§ PROBLEM REQUIREMENTS:
Find each line in the records below that contains the word "site", and copy it out.

§ AVAILABLE DATA:
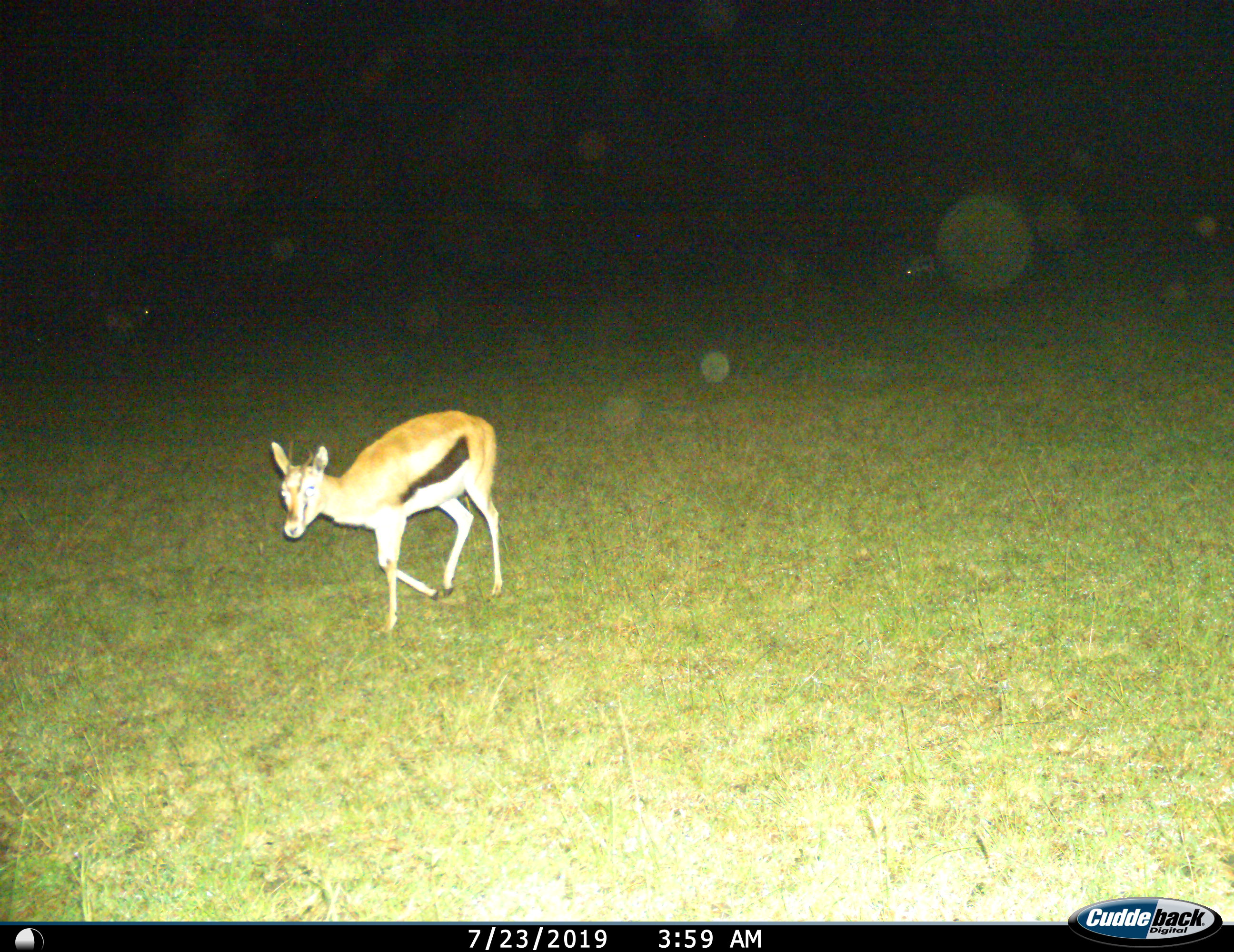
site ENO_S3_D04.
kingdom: Animalia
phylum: Chordata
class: Mammalia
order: Artiodactyla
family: Bovidae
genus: Eudorcas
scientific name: Eudorcas thomsonii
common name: thomson's gazelle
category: gazellethomsons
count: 1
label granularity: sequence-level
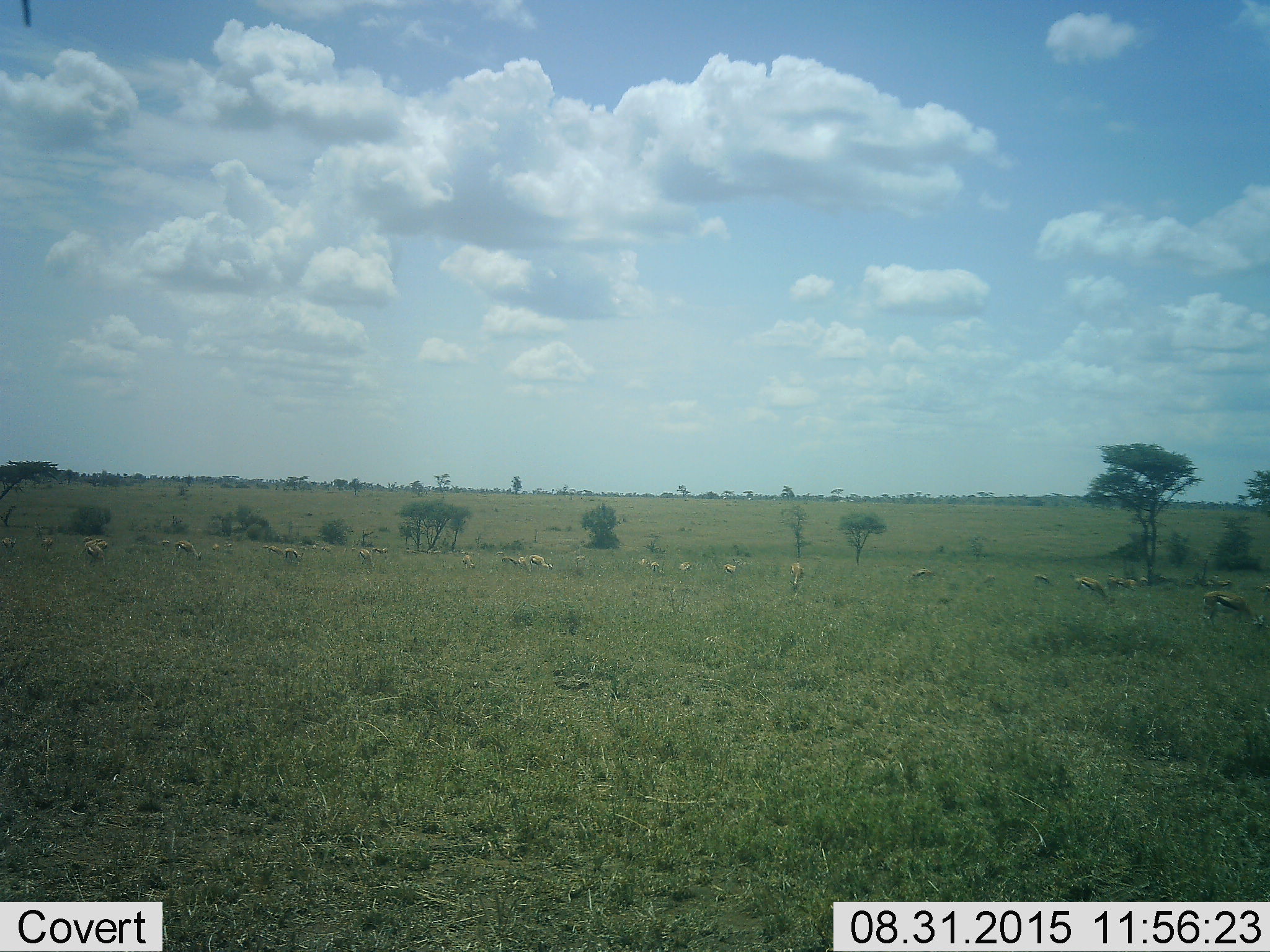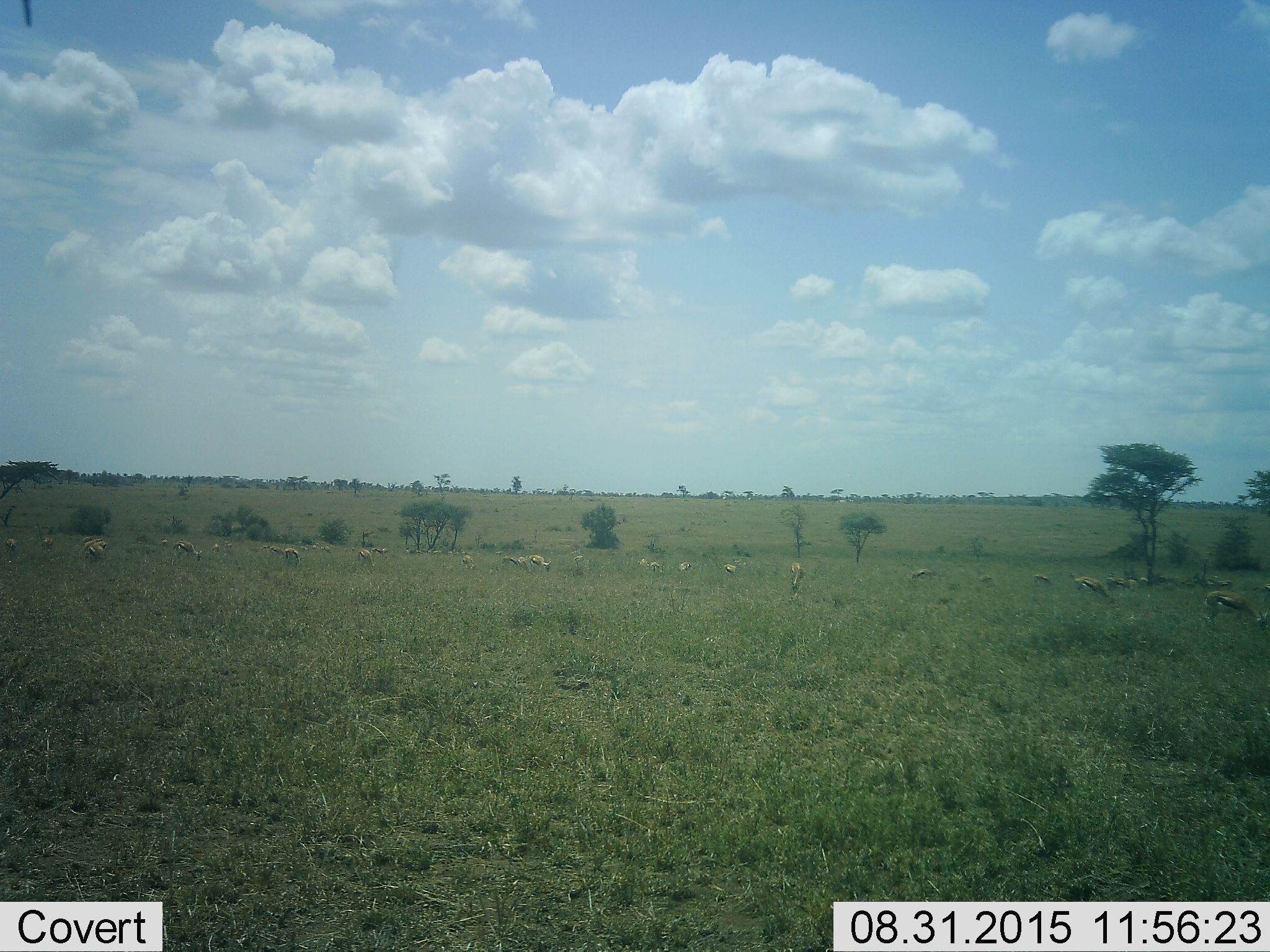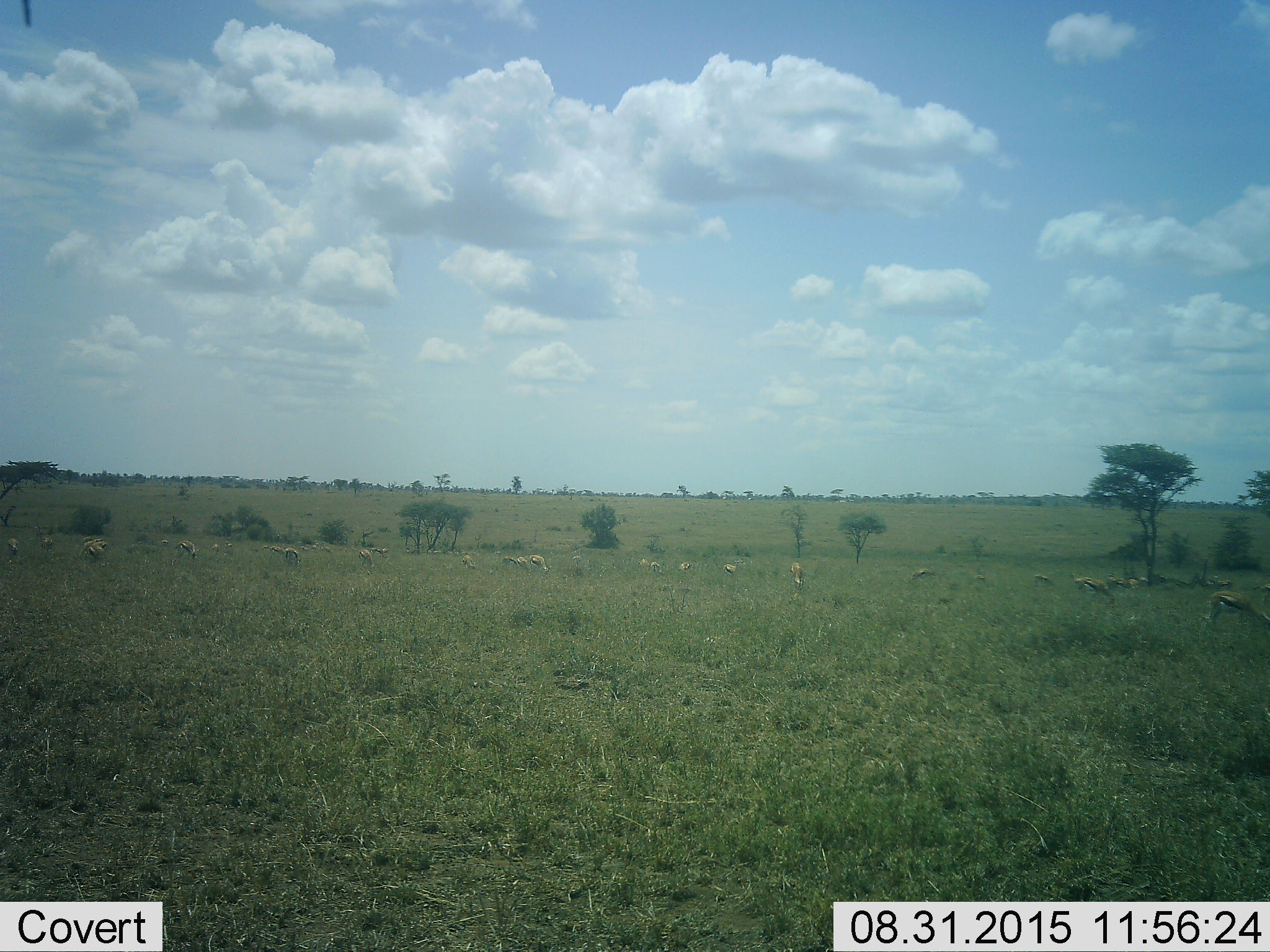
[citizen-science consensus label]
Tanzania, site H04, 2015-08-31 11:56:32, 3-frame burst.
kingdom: Animalia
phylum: Chordata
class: Mammalia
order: Artiodactyla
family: Bovidae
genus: Eudorcas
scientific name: Eudorcas thomsonii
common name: thomson's gazelle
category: gazellethomsons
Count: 11-50.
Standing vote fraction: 44%.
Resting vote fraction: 0%.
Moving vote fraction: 22%.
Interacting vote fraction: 0%.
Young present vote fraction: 22%.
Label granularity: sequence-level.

§ OUTPUT FOR THIS TASK:
site ENO_S3_D04.
Tanzania, site H04, 2015-08-31 11:56:32, 3-frame burst.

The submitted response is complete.